Consumers are often willing to pay more for something that comes with an established ritual. Another popular brand ritual is drinking a Corona beer with a wedge of lime. How can you not? It’s a must to have that wedge of lime with your Corona. A brand ritual increases engagement with your company in a way that is fun and widely-practiced. It also helps people share common ground.

Interestingly enough, creating a brand ritual does not have to be expensive. Here are some attributes for creating a brand ritual:

·       It should stipulate a behaviour that already exists.

·       It needs to be repeatable.

·       It has to be specifically and directly associated with your brand.

·       It must make sense to your customers and prospects.

·       It should be easy–if it is difficult, it won’t work.

·       It needs to be shareable, understandable and replicable.

You are, in essence, giving your consumers an enjoyable means for engaging with your brand.

Ensure your brand strategy aligns with the core tenants of your brand

It is imperative to have solidified positioning of your brand. While it is important to have a refresh every few years, you don’t want your brand to eat itself with each new campaign—otherwise, you leave your consumers confused.

Take a look at the career of Christina Aguilera. She is certainly one of the most powerful and prominent pop stars of the late 90s through the 2010s. She started out as a teen pop angel, but soon moved on to her “Dirty” stage where she wanted to break out of her “innocent” image and become more sultry. Her fans didn’t mind, but it did alienate a few who were attracted to her initial stage image.

Then, after her “Dirty” phase, she tried a more retro look–which was appealing, but again, confusing. It’s as if she did not have a core brand and changed with the wind. After that, she stepped into the EDM world without as much success as her previous work. Her branding changes left her fans wondering which Christina they were getting with each new album.

This is why you need clear positioning. It is specific language your customers and prospects will believe. Even through a changing creative canvas, your brand shouldn’t go in 10 directions with each new marketing push. You aren’t running with what’s cool for today. You want a consistent message that can be easily woven into new marketing campaigns.

Remain relatable

Since consumers want to be best friends, how can your branding strategy create an identity that is easily relatable? What you shouldn’t do is complicate your mission just to get attention. You want to have the ability to reinvent without frustrating your consumers and prospects. Your customers want to know what they can expect from your company.

Your brand identity should be powerful enough that when it grows, it only gets stronger in collaboration with the changing needs of your clients. The point is, you must keep it simple. People don’t have the time or interest to try to figure out where your brand is trying to go. Customers want brands to be both transparent and forward-thinking.

To illustrate, if you own an organic meal delivery service–your brand identity can be as simple as freshly prepared, organic meals delivered in under an hour. Doesn’t that make you hungry just thinking about it?

As your brand matures, you can modify your taglines–but your brand identity remains the same. It must communicate that your products deliver a better experience than your competition, without having to get complicated. 

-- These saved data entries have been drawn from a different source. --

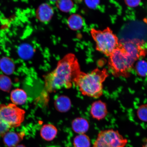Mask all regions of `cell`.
<instances>
[{"label": "cell", "mask_w": 147, "mask_h": 147, "mask_svg": "<svg viewBox=\"0 0 147 147\" xmlns=\"http://www.w3.org/2000/svg\"><path fill=\"white\" fill-rule=\"evenodd\" d=\"M109 57V68L114 76H129L135 61L124 51L120 44Z\"/></svg>", "instance_id": "obj_3"}, {"label": "cell", "mask_w": 147, "mask_h": 147, "mask_svg": "<svg viewBox=\"0 0 147 147\" xmlns=\"http://www.w3.org/2000/svg\"><path fill=\"white\" fill-rule=\"evenodd\" d=\"M84 3L90 9H95L98 6L100 0H84Z\"/></svg>", "instance_id": "obj_24"}, {"label": "cell", "mask_w": 147, "mask_h": 147, "mask_svg": "<svg viewBox=\"0 0 147 147\" xmlns=\"http://www.w3.org/2000/svg\"><path fill=\"white\" fill-rule=\"evenodd\" d=\"M11 128L8 125L0 119V136L3 137Z\"/></svg>", "instance_id": "obj_23"}, {"label": "cell", "mask_w": 147, "mask_h": 147, "mask_svg": "<svg viewBox=\"0 0 147 147\" xmlns=\"http://www.w3.org/2000/svg\"><path fill=\"white\" fill-rule=\"evenodd\" d=\"M56 3L57 7L64 12H70L74 8V3L72 0H58Z\"/></svg>", "instance_id": "obj_19"}, {"label": "cell", "mask_w": 147, "mask_h": 147, "mask_svg": "<svg viewBox=\"0 0 147 147\" xmlns=\"http://www.w3.org/2000/svg\"><path fill=\"white\" fill-rule=\"evenodd\" d=\"M49 1L53 2H56L58 0H49Z\"/></svg>", "instance_id": "obj_28"}, {"label": "cell", "mask_w": 147, "mask_h": 147, "mask_svg": "<svg viewBox=\"0 0 147 147\" xmlns=\"http://www.w3.org/2000/svg\"><path fill=\"white\" fill-rule=\"evenodd\" d=\"M91 144L90 139L85 134H79L74 139V147H90Z\"/></svg>", "instance_id": "obj_18"}, {"label": "cell", "mask_w": 147, "mask_h": 147, "mask_svg": "<svg viewBox=\"0 0 147 147\" xmlns=\"http://www.w3.org/2000/svg\"><path fill=\"white\" fill-rule=\"evenodd\" d=\"M120 45L124 51L135 61L146 54L144 42L140 40H130Z\"/></svg>", "instance_id": "obj_7"}, {"label": "cell", "mask_w": 147, "mask_h": 147, "mask_svg": "<svg viewBox=\"0 0 147 147\" xmlns=\"http://www.w3.org/2000/svg\"><path fill=\"white\" fill-rule=\"evenodd\" d=\"M90 113L92 117L97 120L105 118L108 111L106 105L101 100H97L92 104Z\"/></svg>", "instance_id": "obj_9"}, {"label": "cell", "mask_w": 147, "mask_h": 147, "mask_svg": "<svg viewBox=\"0 0 147 147\" xmlns=\"http://www.w3.org/2000/svg\"><path fill=\"white\" fill-rule=\"evenodd\" d=\"M25 136L24 131H9L3 137V142L7 147H15L23 140Z\"/></svg>", "instance_id": "obj_10"}, {"label": "cell", "mask_w": 147, "mask_h": 147, "mask_svg": "<svg viewBox=\"0 0 147 147\" xmlns=\"http://www.w3.org/2000/svg\"><path fill=\"white\" fill-rule=\"evenodd\" d=\"M58 130L57 128L51 124L43 125L40 130V135L45 140L51 141L56 137L57 134Z\"/></svg>", "instance_id": "obj_12"}, {"label": "cell", "mask_w": 147, "mask_h": 147, "mask_svg": "<svg viewBox=\"0 0 147 147\" xmlns=\"http://www.w3.org/2000/svg\"><path fill=\"white\" fill-rule=\"evenodd\" d=\"M0 69L5 74L10 75L14 72L15 66L11 59L4 57L0 60Z\"/></svg>", "instance_id": "obj_16"}, {"label": "cell", "mask_w": 147, "mask_h": 147, "mask_svg": "<svg viewBox=\"0 0 147 147\" xmlns=\"http://www.w3.org/2000/svg\"><path fill=\"white\" fill-rule=\"evenodd\" d=\"M27 95L26 92L21 89H15L11 92L10 99L12 104L15 105H22L27 100Z\"/></svg>", "instance_id": "obj_13"}, {"label": "cell", "mask_w": 147, "mask_h": 147, "mask_svg": "<svg viewBox=\"0 0 147 147\" xmlns=\"http://www.w3.org/2000/svg\"><path fill=\"white\" fill-rule=\"evenodd\" d=\"M81 71L76 56L71 53L66 55L58 62L54 70L44 76L45 92L51 93L71 88Z\"/></svg>", "instance_id": "obj_1"}, {"label": "cell", "mask_w": 147, "mask_h": 147, "mask_svg": "<svg viewBox=\"0 0 147 147\" xmlns=\"http://www.w3.org/2000/svg\"><path fill=\"white\" fill-rule=\"evenodd\" d=\"M12 82L8 76L4 75H0V90L9 92L12 87Z\"/></svg>", "instance_id": "obj_20"}, {"label": "cell", "mask_w": 147, "mask_h": 147, "mask_svg": "<svg viewBox=\"0 0 147 147\" xmlns=\"http://www.w3.org/2000/svg\"><path fill=\"white\" fill-rule=\"evenodd\" d=\"M126 4L130 7L138 6L140 3L141 0H125Z\"/></svg>", "instance_id": "obj_25"}, {"label": "cell", "mask_w": 147, "mask_h": 147, "mask_svg": "<svg viewBox=\"0 0 147 147\" xmlns=\"http://www.w3.org/2000/svg\"><path fill=\"white\" fill-rule=\"evenodd\" d=\"M54 104L56 109L61 113L68 111L71 106L70 100L65 95H61L57 98L55 100Z\"/></svg>", "instance_id": "obj_14"}, {"label": "cell", "mask_w": 147, "mask_h": 147, "mask_svg": "<svg viewBox=\"0 0 147 147\" xmlns=\"http://www.w3.org/2000/svg\"><path fill=\"white\" fill-rule=\"evenodd\" d=\"M142 147H147V139L145 140Z\"/></svg>", "instance_id": "obj_26"}, {"label": "cell", "mask_w": 147, "mask_h": 147, "mask_svg": "<svg viewBox=\"0 0 147 147\" xmlns=\"http://www.w3.org/2000/svg\"><path fill=\"white\" fill-rule=\"evenodd\" d=\"M34 53V48L29 44H22L18 48V54L20 57L24 59H29L32 57Z\"/></svg>", "instance_id": "obj_17"}, {"label": "cell", "mask_w": 147, "mask_h": 147, "mask_svg": "<svg viewBox=\"0 0 147 147\" xmlns=\"http://www.w3.org/2000/svg\"><path fill=\"white\" fill-rule=\"evenodd\" d=\"M90 32L96 50L107 56L109 57L119 47L118 38L109 28L103 30L92 29Z\"/></svg>", "instance_id": "obj_4"}, {"label": "cell", "mask_w": 147, "mask_h": 147, "mask_svg": "<svg viewBox=\"0 0 147 147\" xmlns=\"http://www.w3.org/2000/svg\"><path fill=\"white\" fill-rule=\"evenodd\" d=\"M71 127L75 133L79 134H84L89 128V124L87 119L81 117H77L74 119Z\"/></svg>", "instance_id": "obj_11"}, {"label": "cell", "mask_w": 147, "mask_h": 147, "mask_svg": "<svg viewBox=\"0 0 147 147\" xmlns=\"http://www.w3.org/2000/svg\"><path fill=\"white\" fill-rule=\"evenodd\" d=\"M108 76V71L105 69L96 68L88 73L81 71L75 80L74 85L84 96L98 98L102 95L103 83Z\"/></svg>", "instance_id": "obj_2"}, {"label": "cell", "mask_w": 147, "mask_h": 147, "mask_svg": "<svg viewBox=\"0 0 147 147\" xmlns=\"http://www.w3.org/2000/svg\"><path fill=\"white\" fill-rule=\"evenodd\" d=\"M15 147H26L25 146H24V145L21 144V145H18V146H16Z\"/></svg>", "instance_id": "obj_27"}, {"label": "cell", "mask_w": 147, "mask_h": 147, "mask_svg": "<svg viewBox=\"0 0 147 147\" xmlns=\"http://www.w3.org/2000/svg\"><path fill=\"white\" fill-rule=\"evenodd\" d=\"M128 142L118 130L111 129L99 132L92 147H125Z\"/></svg>", "instance_id": "obj_5"}, {"label": "cell", "mask_w": 147, "mask_h": 147, "mask_svg": "<svg viewBox=\"0 0 147 147\" xmlns=\"http://www.w3.org/2000/svg\"><path fill=\"white\" fill-rule=\"evenodd\" d=\"M67 24L71 30L77 31L82 28L84 25V21L80 15L74 14L68 18Z\"/></svg>", "instance_id": "obj_15"}, {"label": "cell", "mask_w": 147, "mask_h": 147, "mask_svg": "<svg viewBox=\"0 0 147 147\" xmlns=\"http://www.w3.org/2000/svg\"><path fill=\"white\" fill-rule=\"evenodd\" d=\"M24 110L13 104L0 105V119L11 128L18 127L25 119Z\"/></svg>", "instance_id": "obj_6"}, {"label": "cell", "mask_w": 147, "mask_h": 147, "mask_svg": "<svg viewBox=\"0 0 147 147\" xmlns=\"http://www.w3.org/2000/svg\"><path fill=\"white\" fill-rule=\"evenodd\" d=\"M138 117L143 122H147V105L141 106L137 112Z\"/></svg>", "instance_id": "obj_22"}, {"label": "cell", "mask_w": 147, "mask_h": 147, "mask_svg": "<svg viewBox=\"0 0 147 147\" xmlns=\"http://www.w3.org/2000/svg\"><path fill=\"white\" fill-rule=\"evenodd\" d=\"M54 13V9L50 5L43 3L37 9L36 16L37 18L41 22L47 24L52 19Z\"/></svg>", "instance_id": "obj_8"}, {"label": "cell", "mask_w": 147, "mask_h": 147, "mask_svg": "<svg viewBox=\"0 0 147 147\" xmlns=\"http://www.w3.org/2000/svg\"><path fill=\"white\" fill-rule=\"evenodd\" d=\"M135 69L139 76H146L147 75V62L143 60L139 61L136 64Z\"/></svg>", "instance_id": "obj_21"}]
</instances>
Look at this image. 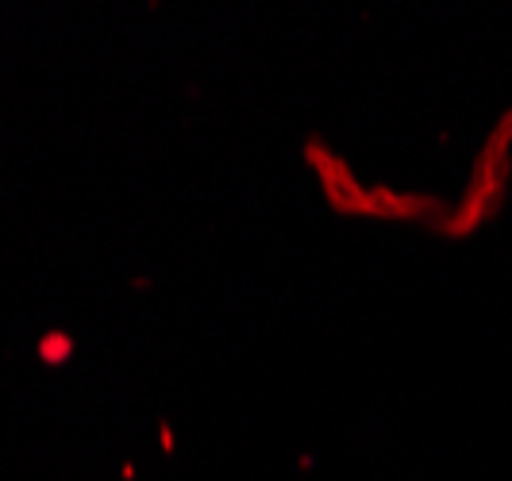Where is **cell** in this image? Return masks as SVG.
I'll list each match as a JSON object with an SVG mask.
<instances>
[{"label": "cell", "mask_w": 512, "mask_h": 481, "mask_svg": "<svg viewBox=\"0 0 512 481\" xmlns=\"http://www.w3.org/2000/svg\"><path fill=\"white\" fill-rule=\"evenodd\" d=\"M305 166L324 204L343 220H374L397 228H424L436 235L447 212V197L428 189H397L385 181H362L359 170L339 154L324 135L305 139Z\"/></svg>", "instance_id": "cell-1"}, {"label": "cell", "mask_w": 512, "mask_h": 481, "mask_svg": "<svg viewBox=\"0 0 512 481\" xmlns=\"http://www.w3.org/2000/svg\"><path fill=\"white\" fill-rule=\"evenodd\" d=\"M512 197V104L497 112V120L482 135L478 151L470 158L466 181L455 197H447V212L439 224V239L466 243L474 235L489 231Z\"/></svg>", "instance_id": "cell-2"}]
</instances>
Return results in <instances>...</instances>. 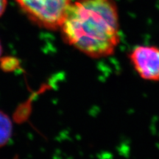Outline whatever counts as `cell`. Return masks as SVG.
Masks as SVG:
<instances>
[{"instance_id": "cell-8", "label": "cell", "mask_w": 159, "mask_h": 159, "mask_svg": "<svg viewBox=\"0 0 159 159\" xmlns=\"http://www.w3.org/2000/svg\"><path fill=\"white\" fill-rule=\"evenodd\" d=\"M13 159H19V158H18L17 157H16V158H13Z\"/></svg>"}, {"instance_id": "cell-1", "label": "cell", "mask_w": 159, "mask_h": 159, "mask_svg": "<svg viewBox=\"0 0 159 159\" xmlns=\"http://www.w3.org/2000/svg\"><path fill=\"white\" fill-rule=\"evenodd\" d=\"M60 30L63 41L91 58L112 55L120 43L119 12L114 0H77Z\"/></svg>"}, {"instance_id": "cell-2", "label": "cell", "mask_w": 159, "mask_h": 159, "mask_svg": "<svg viewBox=\"0 0 159 159\" xmlns=\"http://www.w3.org/2000/svg\"><path fill=\"white\" fill-rule=\"evenodd\" d=\"M27 17L44 29L58 30L71 0H16Z\"/></svg>"}, {"instance_id": "cell-6", "label": "cell", "mask_w": 159, "mask_h": 159, "mask_svg": "<svg viewBox=\"0 0 159 159\" xmlns=\"http://www.w3.org/2000/svg\"><path fill=\"white\" fill-rule=\"evenodd\" d=\"M6 7H7V0H0V16L5 12Z\"/></svg>"}, {"instance_id": "cell-4", "label": "cell", "mask_w": 159, "mask_h": 159, "mask_svg": "<svg viewBox=\"0 0 159 159\" xmlns=\"http://www.w3.org/2000/svg\"><path fill=\"white\" fill-rule=\"evenodd\" d=\"M12 134V122L5 113L0 111V148L8 142Z\"/></svg>"}, {"instance_id": "cell-3", "label": "cell", "mask_w": 159, "mask_h": 159, "mask_svg": "<svg viewBox=\"0 0 159 159\" xmlns=\"http://www.w3.org/2000/svg\"><path fill=\"white\" fill-rule=\"evenodd\" d=\"M129 60L139 76L144 80L159 81V47L139 45L129 52Z\"/></svg>"}, {"instance_id": "cell-7", "label": "cell", "mask_w": 159, "mask_h": 159, "mask_svg": "<svg viewBox=\"0 0 159 159\" xmlns=\"http://www.w3.org/2000/svg\"><path fill=\"white\" fill-rule=\"evenodd\" d=\"M2 53V47L1 42H0V58H1V55Z\"/></svg>"}, {"instance_id": "cell-5", "label": "cell", "mask_w": 159, "mask_h": 159, "mask_svg": "<svg viewBox=\"0 0 159 159\" xmlns=\"http://www.w3.org/2000/svg\"><path fill=\"white\" fill-rule=\"evenodd\" d=\"M1 67L4 71H14L19 67V61L16 58L11 57H5L1 61Z\"/></svg>"}]
</instances>
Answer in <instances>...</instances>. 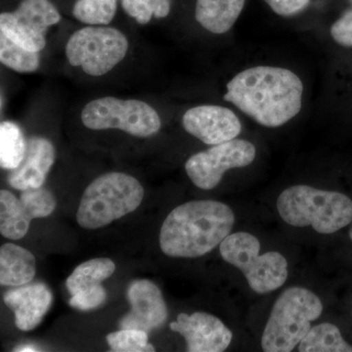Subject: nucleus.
Listing matches in <instances>:
<instances>
[{"label":"nucleus","instance_id":"b1692460","mask_svg":"<svg viewBox=\"0 0 352 352\" xmlns=\"http://www.w3.org/2000/svg\"><path fill=\"white\" fill-rule=\"evenodd\" d=\"M127 15L140 25H146L153 17L163 19L170 13L171 0H122Z\"/></svg>","mask_w":352,"mask_h":352},{"label":"nucleus","instance_id":"6e6552de","mask_svg":"<svg viewBox=\"0 0 352 352\" xmlns=\"http://www.w3.org/2000/svg\"><path fill=\"white\" fill-rule=\"evenodd\" d=\"M82 122L94 131L120 129L135 138H150L161 129L159 113L146 102L101 97L82 109Z\"/></svg>","mask_w":352,"mask_h":352},{"label":"nucleus","instance_id":"a211bd4d","mask_svg":"<svg viewBox=\"0 0 352 352\" xmlns=\"http://www.w3.org/2000/svg\"><path fill=\"white\" fill-rule=\"evenodd\" d=\"M34 254L20 245L4 244L0 248V284L19 287L29 284L36 276Z\"/></svg>","mask_w":352,"mask_h":352},{"label":"nucleus","instance_id":"ddd939ff","mask_svg":"<svg viewBox=\"0 0 352 352\" xmlns=\"http://www.w3.org/2000/svg\"><path fill=\"white\" fill-rule=\"evenodd\" d=\"M170 327L184 338L189 352L224 351L233 338L232 332L220 319L206 312L179 314Z\"/></svg>","mask_w":352,"mask_h":352},{"label":"nucleus","instance_id":"c756f323","mask_svg":"<svg viewBox=\"0 0 352 352\" xmlns=\"http://www.w3.org/2000/svg\"><path fill=\"white\" fill-rule=\"evenodd\" d=\"M349 237H351V240L352 241V226L351 230H349Z\"/></svg>","mask_w":352,"mask_h":352},{"label":"nucleus","instance_id":"4be33fe9","mask_svg":"<svg viewBox=\"0 0 352 352\" xmlns=\"http://www.w3.org/2000/svg\"><path fill=\"white\" fill-rule=\"evenodd\" d=\"M0 62L18 73H32L38 69V52L25 50L0 32Z\"/></svg>","mask_w":352,"mask_h":352},{"label":"nucleus","instance_id":"a878e982","mask_svg":"<svg viewBox=\"0 0 352 352\" xmlns=\"http://www.w3.org/2000/svg\"><path fill=\"white\" fill-rule=\"evenodd\" d=\"M106 298H107V293L100 284L91 287V288L83 289V291L78 292V293L72 296V298L69 300V305L72 307L76 308V309L87 311V310H91L100 307L101 305L105 302Z\"/></svg>","mask_w":352,"mask_h":352},{"label":"nucleus","instance_id":"5701e85b","mask_svg":"<svg viewBox=\"0 0 352 352\" xmlns=\"http://www.w3.org/2000/svg\"><path fill=\"white\" fill-rule=\"evenodd\" d=\"M118 0H76L73 16L89 25H107L115 18Z\"/></svg>","mask_w":352,"mask_h":352},{"label":"nucleus","instance_id":"9d476101","mask_svg":"<svg viewBox=\"0 0 352 352\" xmlns=\"http://www.w3.org/2000/svg\"><path fill=\"white\" fill-rule=\"evenodd\" d=\"M256 156L252 143L233 139L193 155L185 164V170L198 188L212 190L219 184L227 170L250 166Z\"/></svg>","mask_w":352,"mask_h":352},{"label":"nucleus","instance_id":"aec40b11","mask_svg":"<svg viewBox=\"0 0 352 352\" xmlns=\"http://www.w3.org/2000/svg\"><path fill=\"white\" fill-rule=\"evenodd\" d=\"M300 352H352L337 326L322 323L310 329L305 339L298 344Z\"/></svg>","mask_w":352,"mask_h":352},{"label":"nucleus","instance_id":"f257e3e1","mask_svg":"<svg viewBox=\"0 0 352 352\" xmlns=\"http://www.w3.org/2000/svg\"><path fill=\"white\" fill-rule=\"evenodd\" d=\"M226 88L224 100L263 126H284L302 110V82L288 69L252 67L234 76Z\"/></svg>","mask_w":352,"mask_h":352},{"label":"nucleus","instance_id":"bb28decb","mask_svg":"<svg viewBox=\"0 0 352 352\" xmlns=\"http://www.w3.org/2000/svg\"><path fill=\"white\" fill-rule=\"evenodd\" d=\"M333 41L342 46L352 47V9H349L331 27Z\"/></svg>","mask_w":352,"mask_h":352},{"label":"nucleus","instance_id":"dca6fc26","mask_svg":"<svg viewBox=\"0 0 352 352\" xmlns=\"http://www.w3.org/2000/svg\"><path fill=\"white\" fill-rule=\"evenodd\" d=\"M15 314V323L21 331L38 327L52 305L50 289L43 283H34L7 292L3 298Z\"/></svg>","mask_w":352,"mask_h":352},{"label":"nucleus","instance_id":"f3484780","mask_svg":"<svg viewBox=\"0 0 352 352\" xmlns=\"http://www.w3.org/2000/svg\"><path fill=\"white\" fill-rule=\"evenodd\" d=\"M245 2V0H196V21L212 34H226L237 22Z\"/></svg>","mask_w":352,"mask_h":352},{"label":"nucleus","instance_id":"1a4fd4ad","mask_svg":"<svg viewBox=\"0 0 352 352\" xmlns=\"http://www.w3.org/2000/svg\"><path fill=\"white\" fill-rule=\"evenodd\" d=\"M61 19L50 0H21L12 12L0 14V32L25 50L39 52L45 48L48 29Z\"/></svg>","mask_w":352,"mask_h":352},{"label":"nucleus","instance_id":"7ed1b4c3","mask_svg":"<svg viewBox=\"0 0 352 352\" xmlns=\"http://www.w3.org/2000/svg\"><path fill=\"white\" fill-rule=\"evenodd\" d=\"M277 210L287 224L312 226L316 232L333 234L352 222V200L337 191H326L308 185L284 190L277 200Z\"/></svg>","mask_w":352,"mask_h":352},{"label":"nucleus","instance_id":"4468645a","mask_svg":"<svg viewBox=\"0 0 352 352\" xmlns=\"http://www.w3.org/2000/svg\"><path fill=\"white\" fill-rule=\"evenodd\" d=\"M131 309L120 322V329L151 332L163 326L168 319V307L161 289L149 280L132 282L127 289Z\"/></svg>","mask_w":352,"mask_h":352},{"label":"nucleus","instance_id":"cd10ccee","mask_svg":"<svg viewBox=\"0 0 352 352\" xmlns=\"http://www.w3.org/2000/svg\"><path fill=\"white\" fill-rule=\"evenodd\" d=\"M265 2L277 15L289 17L305 10L310 0H265Z\"/></svg>","mask_w":352,"mask_h":352},{"label":"nucleus","instance_id":"f03ea898","mask_svg":"<svg viewBox=\"0 0 352 352\" xmlns=\"http://www.w3.org/2000/svg\"><path fill=\"white\" fill-rule=\"evenodd\" d=\"M234 222L233 210L221 201H187L164 219L160 232L161 250L171 258L205 256L230 235Z\"/></svg>","mask_w":352,"mask_h":352},{"label":"nucleus","instance_id":"412c9836","mask_svg":"<svg viewBox=\"0 0 352 352\" xmlns=\"http://www.w3.org/2000/svg\"><path fill=\"white\" fill-rule=\"evenodd\" d=\"M27 142L24 134L12 122H2L0 124V166L4 170L17 168L24 160Z\"/></svg>","mask_w":352,"mask_h":352},{"label":"nucleus","instance_id":"393cba45","mask_svg":"<svg viewBox=\"0 0 352 352\" xmlns=\"http://www.w3.org/2000/svg\"><path fill=\"white\" fill-rule=\"evenodd\" d=\"M107 342L111 351L116 352L155 351V347L148 342L147 333L134 329H120L119 332L109 333Z\"/></svg>","mask_w":352,"mask_h":352},{"label":"nucleus","instance_id":"39448f33","mask_svg":"<svg viewBox=\"0 0 352 352\" xmlns=\"http://www.w3.org/2000/svg\"><path fill=\"white\" fill-rule=\"evenodd\" d=\"M144 197L142 185L133 176L109 173L88 185L76 212L85 229H98L134 212Z\"/></svg>","mask_w":352,"mask_h":352},{"label":"nucleus","instance_id":"0eeeda50","mask_svg":"<svg viewBox=\"0 0 352 352\" xmlns=\"http://www.w3.org/2000/svg\"><path fill=\"white\" fill-rule=\"evenodd\" d=\"M129 41L119 30L87 25L69 36L66 44L67 59L92 76L106 75L126 57Z\"/></svg>","mask_w":352,"mask_h":352},{"label":"nucleus","instance_id":"2eb2a0df","mask_svg":"<svg viewBox=\"0 0 352 352\" xmlns=\"http://www.w3.org/2000/svg\"><path fill=\"white\" fill-rule=\"evenodd\" d=\"M56 152L47 139L32 138L27 142L24 160L8 176V183L14 189L25 191L39 188L54 164Z\"/></svg>","mask_w":352,"mask_h":352},{"label":"nucleus","instance_id":"6ab92c4d","mask_svg":"<svg viewBox=\"0 0 352 352\" xmlns=\"http://www.w3.org/2000/svg\"><path fill=\"white\" fill-rule=\"evenodd\" d=\"M116 270L115 263L110 258H94L85 261L74 270L67 279L66 286L72 296L83 289L100 285L112 276Z\"/></svg>","mask_w":352,"mask_h":352},{"label":"nucleus","instance_id":"c85d7f7f","mask_svg":"<svg viewBox=\"0 0 352 352\" xmlns=\"http://www.w3.org/2000/svg\"><path fill=\"white\" fill-rule=\"evenodd\" d=\"M15 351H21V352H30V351H39L38 347L34 346H31V344H25V346H21L16 347L14 349Z\"/></svg>","mask_w":352,"mask_h":352},{"label":"nucleus","instance_id":"20e7f679","mask_svg":"<svg viewBox=\"0 0 352 352\" xmlns=\"http://www.w3.org/2000/svg\"><path fill=\"white\" fill-rule=\"evenodd\" d=\"M322 311L323 305L314 292L302 287L285 289L273 305L264 328L261 337L263 351H293Z\"/></svg>","mask_w":352,"mask_h":352},{"label":"nucleus","instance_id":"f8f14e48","mask_svg":"<svg viewBox=\"0 0 352 352\" xmlns=\"http://www.w3.org/2000/svg\"><path fill=\"white\" fill-rule=\"evenodd\" d=\"M182 126L194 138L212 146L233 140L242 131L237 115L230 109L217 105L189 109L183 115Z\"/></svg>","mask_w":352,"mask_h":352},{"label":"nucleus","instance_id":"9b49d317","mask_svg":"<svg viewBox=\"0 0 352 352\" xmlns=\"http://www.w3.org/2000/svg\"><path fill=\"white\" fill-rule=\"evenodd\" d=\"M56 200L48 190L28 189L21 198L7 190L0 191V233L7 239L19 240L29 231L32 219L52 214Z\"/></svg>","mask_w":352,"mask_h":352},{"label":"nucleus","instance_id":"423d86ee","mask_svg":"<svg viewBox=\"0 0 352 352\" xmlns=\"http://www.w3.org/2000/svg\"><path fill=\"white\" fill-rule=\"evenodd\" d=\"M219 252L227 263L244 274L252 291L259 295L276 291L288 279V261L283 254L267 252L261 256V243L252 234H230L220 244Z\"/></svg>","mask_w":352,"mask_h":352}]
</instances>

Time your branding strategy perfectly

Being relatable and on-trend is important, but so is timing. Today’s marketplace will stand for nothing less. You have to be ready when your consumers are ready. This is why you should not launch a new product or service if your customers are not ready for it. Plus, you also need to have the support needed for sustainable success. Customers want brands to over-deliver.

It is important to establish a reputation for excellence first. If you do, then your products and services can pre-sell themselves. Just look at Apple in the mid-2000s through today. People salivate over the latest iPhone iteration and stand in line for hours just to get one. That is branding strategy at its finest.